* Description of the task: An exact copy is required of the lines running from the one that contains "L. Frank Baum: The" to the end of the material, both ends included, with pictures omitted.

Source material below:

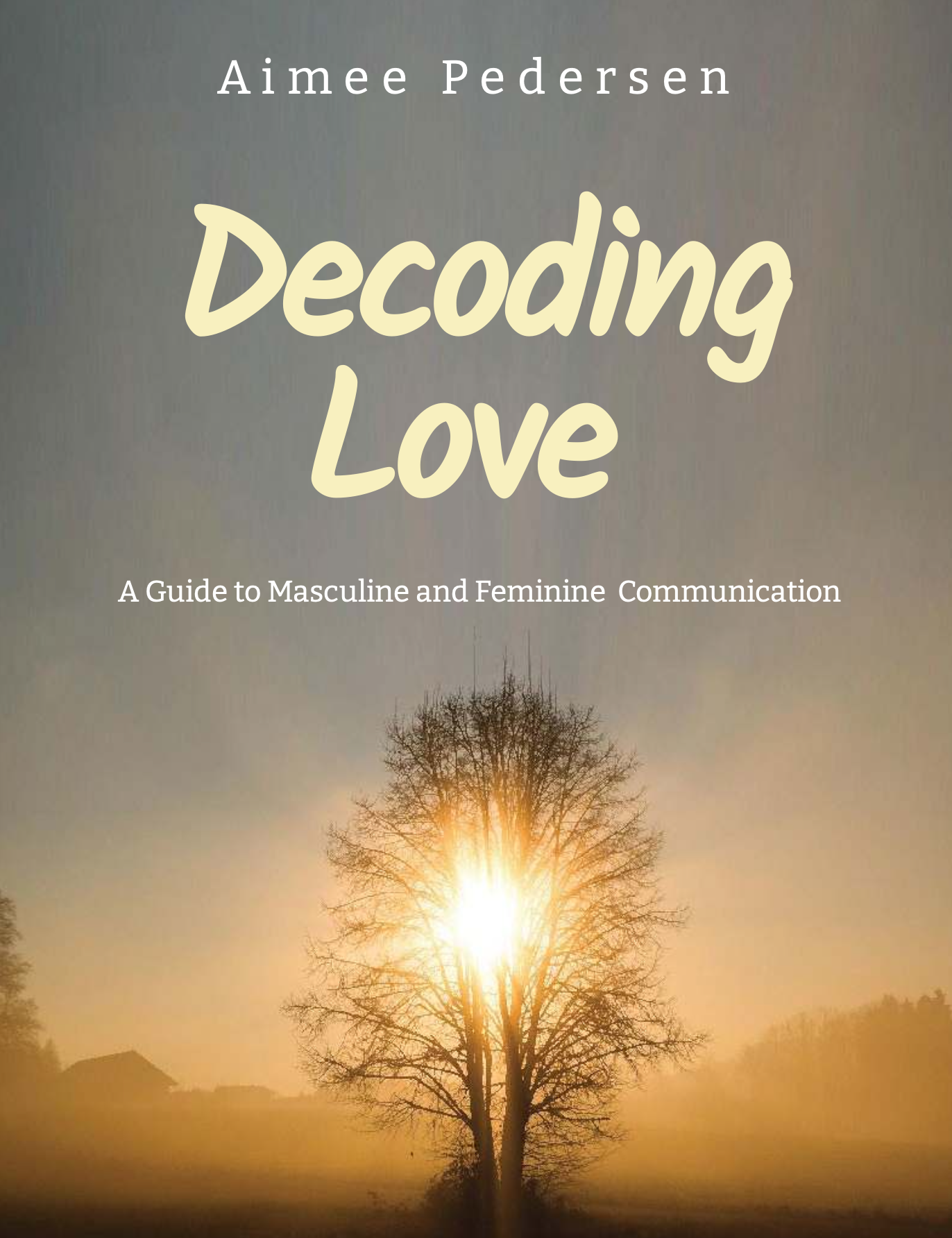 Decoding Love - A Guide to Masculine and Feminine Communication .png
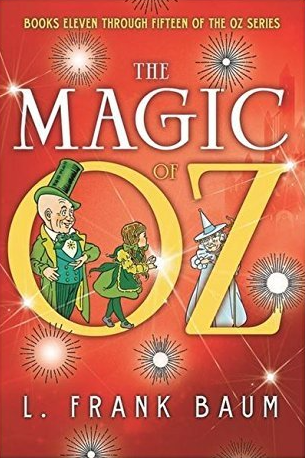 L. Frank Baum: The Magic of Oz (Hardcover, 2015, Fall River Press)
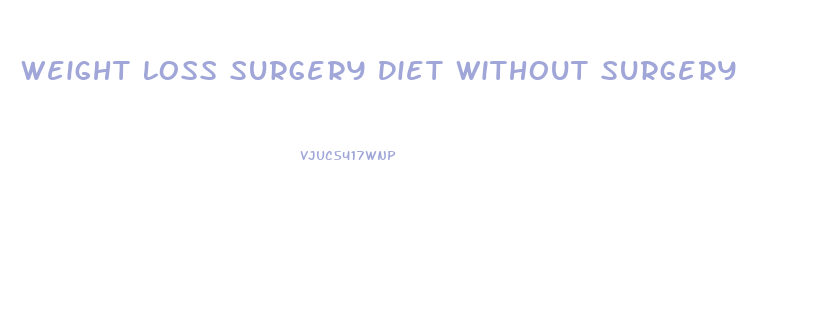 Weight Loss Surgery Diet Without Surgery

End of Source material.

* Response box:
 L. Frank Baum: The Magic of Oz (Hardcover, 2015, Fall River Press)
 Weight Loss Surgery Diet Without Surgery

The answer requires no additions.